------ Cytowany fragment
Na podstawie art. 523 § 1 k.p.k., art. 526 § 1 k.p.k. oraz art. 537 § 1 i 2 k.p.k.
wyrokowi Sądu Okręgowego zarzucił rażące i mające wpływ na jego treść
naruszenie przepisów prawa procesowego, a to art. 433 § 1 k.p.k. w zw. z art. 440
k.p.k. polegające na zaniechaniu przeprowadzenia prawidłowej kontroli
odwoławczej poza zakresem zaskarżenia apelacją prokuratora wyroku sądu I
instancji, pomimo iż był on oczywiście niesprawiedliwy, albowiem zapadł z
naruszeniem art. 343 § 7 k.p.k. w zw. z art. 335 § 1 k.p.k. poprzez uwzględnienie
przez sąd I instancji wadliwego wniosku prokuratora i wymierzenie oskarżonemu R.
P. kary 4 miesięcy pozbawienia wolności z warunkowym zawieszeniem jej
wykonania na okres 3 lat próby, podczas gdy w postępowaniu przygotowawczym
prokurator uzgodnił z oskarżonym karę czterech miesięcy pozbawienia wolności z
warunkowym zawieszeniem jej wykonania na okres dwóch lat próby.
Podnosząc powyższy zarzut, Prokurator Generalny wniósł o uchylenie
zaskarżonego wyroku w całości w zakresie dotyczącym oskarżonego R. P. i
przekazanie sprawy Sądowi Okręgowemu do ponownego rozpoznania.
Sąd Okręgowy w C. wydał zaskarżony kasacją wyrok w następującej sytuacji
procesowej.
------------
*Treść zadania:*
Przepisz ponownie fragment o kasacji, zaczynając od „Podnosząc powyższy zarzut, Prokurator” i ciągnąc aż do „procesowej.” włącznie, i zastąp w nim „Prokurator Generalny” wyrażeniem „Rzecznik Praw Obywatelskich”.
------ Podane dane
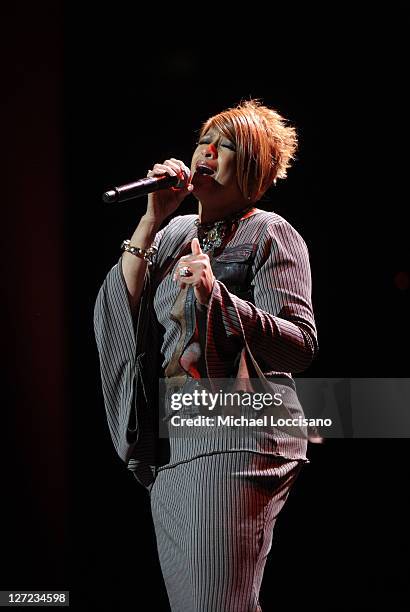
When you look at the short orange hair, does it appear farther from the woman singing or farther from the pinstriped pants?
the pinstriped pants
------------
*Rozwiązanie zadania:*
Podnosząc powyższy zarzut, Rzecznik Praw Obywatelskich wniósł o uchylenie
zaskarżonego wyroku w całości w zakresie dotyczącym oskarżonego R. P. i
przekazanie sprawy Sądowi Okręgowemu do ponownego rozpoznania.
Sąd Okręgowy w C. wydał zaskarżony kasacją wyrok w następującej sytuacji
procesowej.